SHIFT provides credible data and analysis to inform and influence decisions of financial institutions and regulators. It works directly with the private sector to offer matching-funds to make smart investments to develop new prototypes and bring to scale viable business models. It coordinates relevant market actors and public interest groups to build momentum and political will to reform policies and regulations. Moreover, it is testing e-learning applications and modules to increase the capacity of professionals working in financial and adjacent markets.

SHIFT is a regional programme launched in 2014 with support from the Australian Government and the Netherlands Development Finance Company (FMO) to accelerate financial inclusion in ASEAN, with an initial focus on the frontier economies of Cambodia, Lao PDR, Myanmar and Viet Nam.

Another programme which focuses on women’s economic empowerment is MicroLead Expansion. Based on the impressive results of MicroLead phase I, which reached over one million new depositors by supporting market leaders in financial inclusion to expand to underserved regions, in 2011 UNCDF launched MicroLead Expansion which continues with the focus on deposit mobilization but emphasizes reaching ‘last mile’ populations by downscaling commercial banks, creating/strengthening rural credit unions, and linking informal savings groups via technological innovations.

In Detail

Savings as a Stepping Stone to Women’s Economic Empowerment

MicroLead began in 2009 when UNCDF, in partnership with the Bill & Melinda Gates Foundation, initiated a flagship $27 million global inclusive finance programme to provide loans and grants on a competitive basis to microfinance institutions, commercial banks and financial cooperatives based in developing countries and pursuing a savings-based approach to expand operations to underserved markets. At the end of the programme in 2014, over one million new active depositors had been reached across African and Asian LDCs.

Expanded in September 2011 with a contribution from The MasterCard Foundation, UNCDF launched the expansion of MicroLead in sub-Saharan Africa via a $23.5 million, six-year programme to increase access to deposit services to a minimum of 450,000 low-income people in rural markets employing alternative delivery channels and financial education to increase uptake and usage.

One year later, UNCDF expanded MicroLead to Myanmar with a $7 million, 4.5 year grant from LIFT Myanmar, a multi-donor trust fund. The Myanmar programme awarded funding to three Asian microfinance leaders to support their entrance into Myanmar. As with the other two phases, MicroLead Myanmar’s focus is on deposit services to rural low-income populations.

One example within its sub-Saharan Africa Expansion phase is MicroLead’s support to NBS Bank in Malawi to increase its rural outreach via alternative delivery channels with a focus on women.

Based on the findings of TSP Women’s World Banking research undertaken with NBS Bank, the project team developed the Pafupi savings account, a mobile savings account designed for low-income people in rural areas, especially women with no previous access to a bank account.

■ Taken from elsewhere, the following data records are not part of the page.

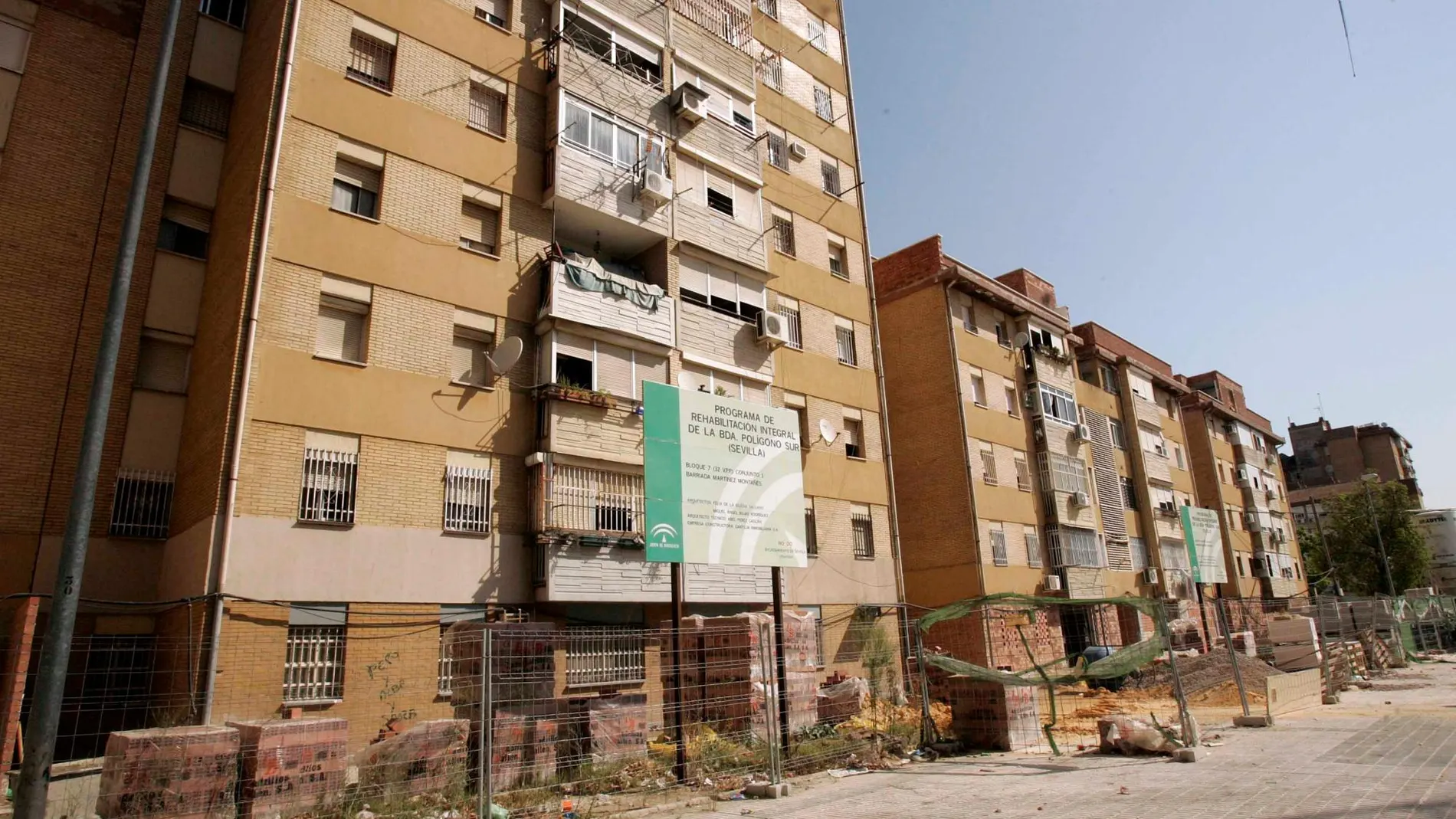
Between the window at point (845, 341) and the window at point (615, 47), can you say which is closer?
the window at point (615, 47)

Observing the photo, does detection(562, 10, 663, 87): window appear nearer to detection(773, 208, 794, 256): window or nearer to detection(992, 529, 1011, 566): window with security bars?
detection(773, 208, 794, 256): window

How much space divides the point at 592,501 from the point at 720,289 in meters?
7.03

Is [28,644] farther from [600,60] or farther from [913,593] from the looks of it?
[913,593]

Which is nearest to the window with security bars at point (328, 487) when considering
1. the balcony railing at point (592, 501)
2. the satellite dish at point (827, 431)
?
the balcony railing at point (592, 501)

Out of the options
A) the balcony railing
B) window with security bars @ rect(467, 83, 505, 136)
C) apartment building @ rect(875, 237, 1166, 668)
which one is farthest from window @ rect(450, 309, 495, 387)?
apartment building @ rect(875, 237, 1166, 668)

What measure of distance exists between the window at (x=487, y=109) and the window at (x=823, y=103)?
39.3 feet

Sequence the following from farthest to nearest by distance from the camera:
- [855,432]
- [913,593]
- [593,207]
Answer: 1. [913,593]
2. [855,432]
3. [593,207]

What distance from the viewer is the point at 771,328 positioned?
69.1 feet

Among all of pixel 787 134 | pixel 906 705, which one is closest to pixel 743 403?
pixel 906 705

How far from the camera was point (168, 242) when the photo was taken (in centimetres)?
1582

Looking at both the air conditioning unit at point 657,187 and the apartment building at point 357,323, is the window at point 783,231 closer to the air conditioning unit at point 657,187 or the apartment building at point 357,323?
the apartment building at point 357,323

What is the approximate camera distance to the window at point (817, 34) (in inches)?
1095

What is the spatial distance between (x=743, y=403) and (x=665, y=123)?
34.6 feet

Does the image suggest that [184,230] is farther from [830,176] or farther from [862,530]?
[830,176]
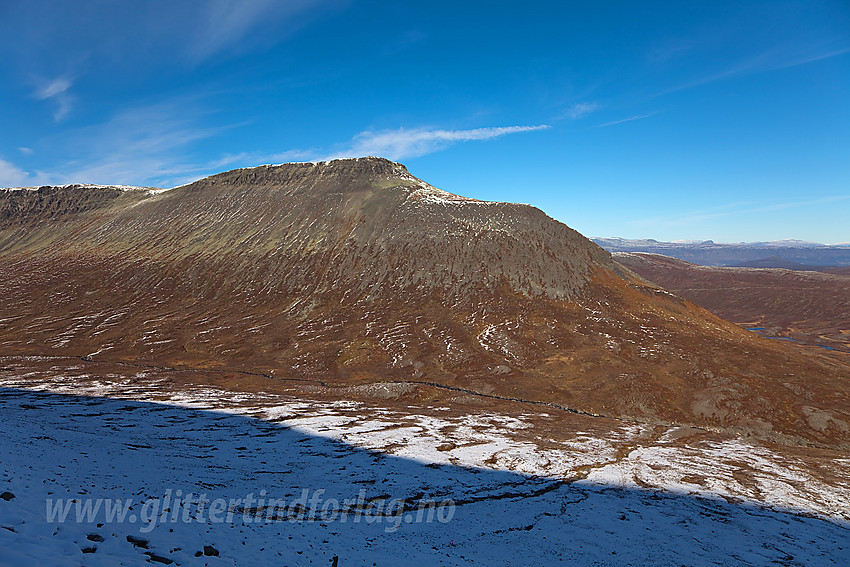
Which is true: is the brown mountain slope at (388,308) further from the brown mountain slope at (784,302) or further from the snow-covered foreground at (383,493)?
the brown mountain slope at (784,302)

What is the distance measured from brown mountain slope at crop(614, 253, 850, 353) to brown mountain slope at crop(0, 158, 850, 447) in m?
66.9

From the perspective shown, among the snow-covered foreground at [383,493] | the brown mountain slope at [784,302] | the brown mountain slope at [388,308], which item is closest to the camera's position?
the snow-covered foreground at [383,493]

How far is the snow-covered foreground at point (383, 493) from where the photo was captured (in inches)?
546

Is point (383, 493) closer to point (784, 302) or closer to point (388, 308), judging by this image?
point (388, 308)

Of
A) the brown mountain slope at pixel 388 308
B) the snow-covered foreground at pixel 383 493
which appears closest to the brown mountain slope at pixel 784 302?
the brown mountain slope at pixel 388 308

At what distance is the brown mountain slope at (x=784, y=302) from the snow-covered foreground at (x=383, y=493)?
103764 mm

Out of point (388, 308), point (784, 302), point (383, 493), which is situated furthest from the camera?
point (784, 302)

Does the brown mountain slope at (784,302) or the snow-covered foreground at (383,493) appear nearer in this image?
the snow-covered foreground at (383,493)

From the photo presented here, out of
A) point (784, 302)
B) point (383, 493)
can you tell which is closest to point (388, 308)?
point (383, 493)

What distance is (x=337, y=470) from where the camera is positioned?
1002 inches

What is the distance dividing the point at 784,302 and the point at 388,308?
495ft

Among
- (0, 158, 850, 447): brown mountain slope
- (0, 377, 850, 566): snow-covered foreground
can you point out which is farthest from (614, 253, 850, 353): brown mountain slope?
(0, 377, 850, 566): snow-covered foreground

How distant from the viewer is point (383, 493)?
22.0 metres

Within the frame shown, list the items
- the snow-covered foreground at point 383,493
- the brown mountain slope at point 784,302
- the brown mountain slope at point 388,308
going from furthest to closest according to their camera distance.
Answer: the brown mountain slope at point 784,302 < the brown mountain slope at point 388,308 < the snow-covered foreground at point 383,493
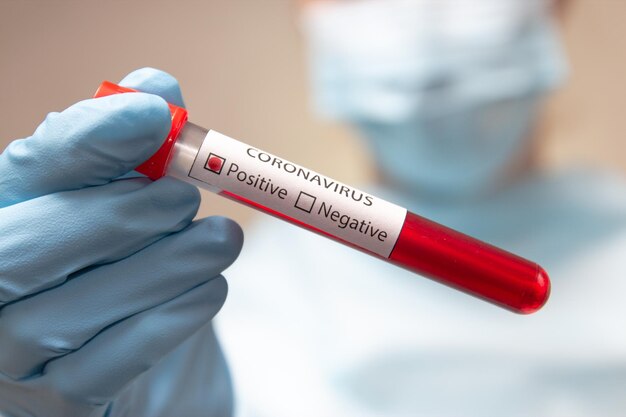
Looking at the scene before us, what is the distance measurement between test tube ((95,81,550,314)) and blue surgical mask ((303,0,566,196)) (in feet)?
1.75

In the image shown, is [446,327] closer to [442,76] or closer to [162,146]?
[442,76]

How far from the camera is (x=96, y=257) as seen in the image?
609 mm

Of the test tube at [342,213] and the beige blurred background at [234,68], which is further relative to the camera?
the beige blurred background at [234,68]

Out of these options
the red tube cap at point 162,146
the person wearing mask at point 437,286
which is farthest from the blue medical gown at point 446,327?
the red tube cap at point 162,146

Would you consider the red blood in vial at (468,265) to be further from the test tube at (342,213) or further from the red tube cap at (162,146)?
the red tube cap at (162,146)

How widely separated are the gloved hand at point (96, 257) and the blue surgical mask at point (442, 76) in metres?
0.52

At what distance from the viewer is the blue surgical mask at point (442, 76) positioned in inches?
42.1

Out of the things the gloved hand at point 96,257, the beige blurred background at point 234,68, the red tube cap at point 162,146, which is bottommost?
the gloved hand at point 96,257

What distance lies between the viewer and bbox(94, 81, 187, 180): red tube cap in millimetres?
579

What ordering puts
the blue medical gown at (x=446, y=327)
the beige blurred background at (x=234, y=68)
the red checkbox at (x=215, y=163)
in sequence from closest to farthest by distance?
the red checkbox at (x=215, y=163), the blue medical gown at (x=446, y=327), the beige blurred background at (x=234, y=68)

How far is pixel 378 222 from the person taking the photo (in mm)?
575

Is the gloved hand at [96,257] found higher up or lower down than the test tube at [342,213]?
lower down

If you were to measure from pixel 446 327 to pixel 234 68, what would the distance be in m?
0.73

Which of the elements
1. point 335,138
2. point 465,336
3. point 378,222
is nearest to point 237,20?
point 335,138
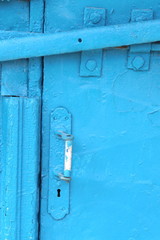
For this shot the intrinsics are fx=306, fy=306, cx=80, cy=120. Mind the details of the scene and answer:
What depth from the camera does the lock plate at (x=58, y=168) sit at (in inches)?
45.3

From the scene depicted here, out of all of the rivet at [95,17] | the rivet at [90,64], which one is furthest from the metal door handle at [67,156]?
the rivet at [95,17]

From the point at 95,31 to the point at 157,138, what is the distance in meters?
0.47

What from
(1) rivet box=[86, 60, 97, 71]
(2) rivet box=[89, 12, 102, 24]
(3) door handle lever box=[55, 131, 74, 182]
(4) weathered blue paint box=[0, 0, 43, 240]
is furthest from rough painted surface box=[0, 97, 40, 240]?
(2) rivet box=[89, 12, 102, 24]

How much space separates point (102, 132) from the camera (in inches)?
46.0

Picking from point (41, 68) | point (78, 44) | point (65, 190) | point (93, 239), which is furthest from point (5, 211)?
point (78, 44)

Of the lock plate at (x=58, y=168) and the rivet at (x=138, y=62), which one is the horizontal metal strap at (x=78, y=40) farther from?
the lock plate at (x=58, y=168)

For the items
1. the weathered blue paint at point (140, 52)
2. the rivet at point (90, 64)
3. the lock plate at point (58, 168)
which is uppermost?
the weathered blue paint at point (140, 52)

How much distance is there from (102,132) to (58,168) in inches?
8.5

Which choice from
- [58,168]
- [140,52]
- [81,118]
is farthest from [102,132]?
[140,52]

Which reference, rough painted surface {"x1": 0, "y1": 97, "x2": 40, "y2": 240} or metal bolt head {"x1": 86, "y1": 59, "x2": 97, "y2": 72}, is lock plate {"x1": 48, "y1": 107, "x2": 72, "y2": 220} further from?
metal bolt head {"x1": 86, "y1": 59, "x2": 97, "y2": 72}

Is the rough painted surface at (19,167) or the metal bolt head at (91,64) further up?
the metal bolt head at (91,64)

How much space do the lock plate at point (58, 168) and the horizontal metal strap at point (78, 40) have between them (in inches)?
9.0

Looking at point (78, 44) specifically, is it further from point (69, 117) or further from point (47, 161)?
point (47, 161)

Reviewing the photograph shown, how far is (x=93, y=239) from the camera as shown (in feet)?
3.95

In October 2014, NBS launched its pilot of the Pafupi Savings product through the Bank’s proprietary Pafupi agent network.

Pafupi savings accounts have no monthly fees and enable women to bank in their neighbourhoods, cutting the cost of transport and therefore the cost of accessing formal financial services. Pafupi offers transaction services through local shops, which serve as bank agents. The agents and bank customers transact using a mobile phone.

At year-end 2014, NBS’ Pafupi pilot counted 63 active agents offering access to its bank services and had opened 1,530 branchless Pafupi accounts. The early pilot results confirmed the partners’ original findings and will be the basis for the bank’s planned institution-wide roll-out of the Pafupi product in 2015. Through the MicroLead project, NBS expects to double the number of customers it serves by 2016.